1.6.26: Untitled 2 #62

     why do you have to be so dense?  “I don’t know I’m doing it, i swear—or I don’t see it, because it’s not dense to me.  i can help with that; you need a link to everyday people  ”you think you’re everyday people?”  I can understand you, others can’t  ”you can’t understand me.”  Maybe not your work, but I understand you.  Maybe that was possible  –  i don’t know.  It was nice to be seen as the man i am because it increased my faith—something that, as an artist that doesn’t shorten his life span attempting to tune out eternal life, you need.  He’s talking to his wife now, who has made a terrible fuss.  yes—this was my scotch uncle, long since dead now, and the memory seems a little too persistent to be real.  it seems that my aunt was headed to a bar without Him, and, what was she going to do, but dump her back on Him? 

     These are symbols, mind you; meant to be interpreted—this was me and Ursula talking, and she’d been trying to share something like this, something encoded in this—i could surmise that much.  I think Ursula was telling me about what I supposed to be a psychotic break and thanking me for listening to her—that’s the best sense i could make of the situation.  Needless to say, I understood the situation quite well.  I was sticking with the future by being good—and if this person kept dumping their back, the person behind them would emerge, and they would be the future—my future.  I wasn’t abandoning anyone—on the contrary, I was trying to figure out what was wrong—why Ursula was dumping her back—and the longer I stuck with her, without dumping my back, the more attractive to the future i became. 

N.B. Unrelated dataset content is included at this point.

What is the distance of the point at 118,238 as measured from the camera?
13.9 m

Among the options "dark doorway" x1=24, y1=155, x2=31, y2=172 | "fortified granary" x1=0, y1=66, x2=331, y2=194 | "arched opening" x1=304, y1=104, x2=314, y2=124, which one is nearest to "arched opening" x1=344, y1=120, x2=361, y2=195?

     “Are you showing me this?”  I had to ask, because i saw her walking with the mayor of New York—and Bernie Sanders.  She looked eager to please everybody, including the camera, and I inferred, based on changes in my breathing and my pulse when I asked, that yes, she was admitting it—she was attracted to the mayor of New York—let’s call him Wolverine.  His existence as the mayor indicated that the democratic party was shifting toward what we wanted—as opposed to the chicken stance (cozying up to centrist corporate donors) we took with Biden and when Biden quit the race.  That was a huge mistake, and, in fact, I’m still angry about it.  Instead of sticking to their roots and their ideals, they made political decisions based on what they thought the American people could handle—they were looking down their noses—patronizing the American people, none of whom, I guarantee you, wanted to be spending an unaffordable amount of money to get by—if that.  The cuts were real.

     Well, my theory is that you wouldn’t be attracted to somebody else—at least not in any definite way—if you weren’t supposed to be; so i felt really special at this moment—and I wasn’t about to do anything that would leave her feeling punished for sharing this particular quantum state with this particular physicist—a man that would be ignored for years to come.  Anyhow, i inferred, when I saw Wolverine’s wife watching him speak, that she was happy—and if she was as happy as she looked, then it was probably unlikely that Wolverine was stepping out on her—since, in order for an affair to take place, you strip time and energy away from your partner.  They notice—the marriage suffers—you don’t look as happy as she did.

     There was the possibility that something had or would take place in the future—i think we’ve established that; but i don’t think anything, at this point, had happened, because, if it did, the two parties wouldn’t look so happy either; they’d be suffering through the ups and downs of a love affair that is not monogamous—you live in this gray-zone, where the person having an affair with you is cheating on you as much as they’re cheating on their partner.  Nothing is secure, nothing is safe—you experience wild highs, and, necessarily, tormented lows—time spent alone or without the object of your affection, which, as anybody that has experienced a crush as kid, growing up, knows, leaves you in a miserable over all state, since, to be blunt, you cannot control the fix that you need—and the pain that it causes leaves you to doubt yourself increasingly, until the relationship—whatever relationship that is—stabilizes.

     So what did this mean to me?  Well, i wanted what was best for Ursula’s career—and that probably meant that an affair with anybody would be a bad idea.  But there was this little opening, such that i felt that a gradual transition from one relationship to the next could take place—if, that is, Ursula continued to find herself attracted to anybody other than her partner.  Therefore I wanted her to do exactly as she was doing if she felt that she need a stabilizing force in her life—such as her partner, who, for as long as they’ve been together, seems pretty stable and adaptable to me.  Ideally, for me, she would be single and chaste—and I honestly don’t know what would be better for her career; unless, of course, doing the right thing is always best for your career—if not the career you have then the one that extends to something else.  Anyhow, Ursula’s message might not have been meant to tell me that I had a chance; it might’ve been meant to tell me that she might admire me, but, as far as she was concerned, her man, for now, was the dominant force in her life.  She might’ve been trying to make me feel better on the one hand and telling me to get real on the other.  Fine—as long as she was doing a good job—the best job she could do—then I would be happy.